Nyonya Rumah adalah seorang gastronom dari Lasem yang mempelopori


pengembangan bahan makanan menjadi sebuah resep-resep makanan lezat yang
bernutrisi. Dalam setiap ulasannya beliau menciptakan berbagai resep-resep
makanan yang berciri khas daerah-daerah di Jawa dan bahkan meluas sampai ke
luar Jawa. Tingginya permintaan masyarakat terhadap resep dari Nyonya Rumah,
hal itu melahirkan dua jilid buku yang diterbitkan oleh Penerbit Kinta (Jakarta)
pada tahun 1957 dan buku tersebut dicetak ulang hingga kurun 1960-an.

Terlepas dari semua itu, lain halnya dengan pemerintah yang memiliki cara
tersendiri dalam merumuskan konsep ideal tentang pengembangan makanan di
Indonesia.

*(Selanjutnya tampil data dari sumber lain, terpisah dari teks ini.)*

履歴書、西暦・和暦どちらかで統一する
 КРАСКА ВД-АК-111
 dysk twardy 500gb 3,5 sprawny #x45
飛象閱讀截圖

Didirikannya Lembaga Makanan Rakyat (LMR) menjadi langkah awal
pemerintah untuk merumuskan dan mengembangkan berbagai macam penelitian
tentang makanan lezat dan bergizi. Kemudian pada tahun 1958 LMR berubah
menjadi Dewan Bahan Makanan yang di dalamnya terdapat tiga tokoh penting
yaitu, Leimena, Poorwo Soedarmo, dan Dradjat Prawiranegara. Namun yang lebih
terlihat revolusioner adalah Poorwo Soedarmo yang menjadi pencetus ‘’4 Sehat 5
Sempurna’’. Kemajuan Poorwo Soedarmo mengangkat bahan makanan khas
Indonesia yang sebelumnya dianggap murah dan tidak penting namun, beliau
mematahkan hal itu dan membuat paradigma baru di masyarakat. Kedelai
merupakan objek yang digeluti dan diteliti oleh Poorwo Soedarmo yang akhirnya
masyarakat mulai mengerti bahwa kedelai mengandung protein yang bisa
menggantikan protein hewani. Pada masa itu rakyat belum memiliki pengetahuan
akan hal tersebut dan harga daging tidak murah akhirnya, mereka terserang
berbagai penyakit gizi.

Terlepas dari proyek ‘’4 Sehat 5 Sempurna’’,ternyata pada tahun 1960-an


lebih mengedepankan pembuatan buku-buku masak nasional. Setelah masyarakat
banyak mengetahui bahwa makanan Indonesia sebenarnya tidak kalah dengan
makanan Eropa, mereka diperkenalkan oleh pemerintah dengan buku Mustika
Ratu yang berisi mengenai resep-resep makanan dari Sabang sampai Merauke.
Resep-resep tersebut mengandung bahan-bahan yang sebelumnya sudah diteliti
oleh Poorwo Soedarmo dan masyarakat semakin antusias dalam mengembangkan
serta menciptakan inovasi baru dalam cita rasa makanan Indonesia.